Ancient phylogenetic signals are expected to be largely erased from rapidly evolving sites due to multiple substitutions; conversely, what appear to be well-supported deep phylogenetic relationships may be artefacts that depend on the fastest evolving sites being included [32,38–40]. We performed fast-site-removal analyses, in which sites with the highest estimated evolutionary rates were successively removed, and statistical support for important clades was tracked (figure 4b). This fast-site removal was also combined with the successive exclusion of the longest-branching taxa (‘–FS/LB’ analyses; figure 4c,d). Rapid bootstrap support (computed in RAxML) for the Malawimonadidae+Collodictyon clade declined with removal of fast evolving sites, falling from 100% to approximately 50% after removal of 15 000 sites, and later to approximately 25% (figure 4b,c). Support for Metamonada branching with Discoba showed a similar pattern of decline (electronic supplementary material, figure S6). By contrast, support for Opisthokonta (plotted as a control clade in figure 4b) remained at or near 100% throughout this site removal series. In fact, most other major eukaryote groups (e.g. those depicted as triangles in figure 4a) still received (near-) maximal support after removal of 15 000 sites (data not shown), further indicating that the collapse of support for Malawimonadidae+Collodictyon and Metamonada+Discoba was not due to a general loss of deep phylogenetic signal.
Interestingly, removing rapidly evolving sites and rapidly-evolving taxa together revealed a broad ‘island’ of support for a malawimonads+metamonads clade (figure 4d). A single –FS/LB dataset from this island (23 000 fastest-evolving sites and 22 longest-branching taxa removed) was selected for detailed analysis. These analyses recovered a tree of eukaryotes mostly consistent with the initial phylogeny, but with different positions for malawimonads, metamonads and Collodictyon (figure 5). In this tree, malawimonads branched in a clade with Metamonada (in this case represented by Trimastix and Paratrimastix) that was quite strongly supported in the site-heterogeneous analysis (LG+C60+Γ4+F UFboot 92%), while bootstrap support under the LG+Γ4+F model was 81%, and posterior probability was low (0.7) in the Bayesian analysis (CAT-GTR+Γ4 model). This Malawimonadidae+Metamonada clade branched adjacent to Amorphea on the unrooted tree, while Collodictyon branched between this grouping and Discoba+Diaphoretickes (figure 5).
4. Discussion
The distant relationship between malawimonads and all other excavates inferred in most recent phylogenomic-scale analyses demands that the cell architecture of malawimonads be carefully re-evaluated, especially given their importance for understanding deep-level eukaryote evolution (e.g. [21,23]). If our re-examination of malawimonad ultrastructure had shown that the only cytoskeletal similarities between malawimonads and other excavates were those also shared by several other groups of eukaryotes [23], then the tension between morphology and typical phylogenomic results would disappear. Instead, our study shows the opposite, actually extending the known morphological similarity between malawimonads and (other) ‘typical excavates’.

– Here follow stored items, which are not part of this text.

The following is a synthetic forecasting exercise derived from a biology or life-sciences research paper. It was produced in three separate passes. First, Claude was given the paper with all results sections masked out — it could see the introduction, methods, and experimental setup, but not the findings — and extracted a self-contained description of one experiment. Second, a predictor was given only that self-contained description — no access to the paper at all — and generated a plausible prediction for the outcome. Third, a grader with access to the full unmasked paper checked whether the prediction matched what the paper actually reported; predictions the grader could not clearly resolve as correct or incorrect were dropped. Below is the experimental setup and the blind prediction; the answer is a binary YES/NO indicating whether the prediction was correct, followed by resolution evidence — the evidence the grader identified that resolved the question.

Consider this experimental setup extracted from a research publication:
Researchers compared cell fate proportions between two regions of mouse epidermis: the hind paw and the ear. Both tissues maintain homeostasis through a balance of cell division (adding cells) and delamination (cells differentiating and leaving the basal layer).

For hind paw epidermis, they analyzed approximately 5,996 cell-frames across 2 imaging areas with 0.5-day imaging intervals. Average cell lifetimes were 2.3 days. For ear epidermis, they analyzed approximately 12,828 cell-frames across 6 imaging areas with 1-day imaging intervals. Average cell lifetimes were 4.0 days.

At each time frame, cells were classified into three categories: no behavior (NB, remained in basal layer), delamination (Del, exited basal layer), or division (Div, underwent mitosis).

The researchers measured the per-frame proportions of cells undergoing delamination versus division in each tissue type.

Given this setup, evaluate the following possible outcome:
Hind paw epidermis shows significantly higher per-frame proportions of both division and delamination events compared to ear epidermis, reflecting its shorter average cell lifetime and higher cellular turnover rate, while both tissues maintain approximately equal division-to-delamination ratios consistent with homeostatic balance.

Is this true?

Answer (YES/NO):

The system of microtubular roots and supporting fibres that are general to ‘typical excavates’ (R1, splitting R2, singlet root, fibres ‘A’, ‘B’, ‘I’ and ‘C’; see [8]) are all present in Gefionella okellyi, as was proposed for Malawimonas jakobiformis [9]. Of these, the B fibre is most significant, since no unambiguous homologue of this structure has been positively identified outside of excavates (though see [41]). The confirmation here that the malawimonad B fibre is striated further supports its homology with the B fibres of other ‘typical excavates’ [8].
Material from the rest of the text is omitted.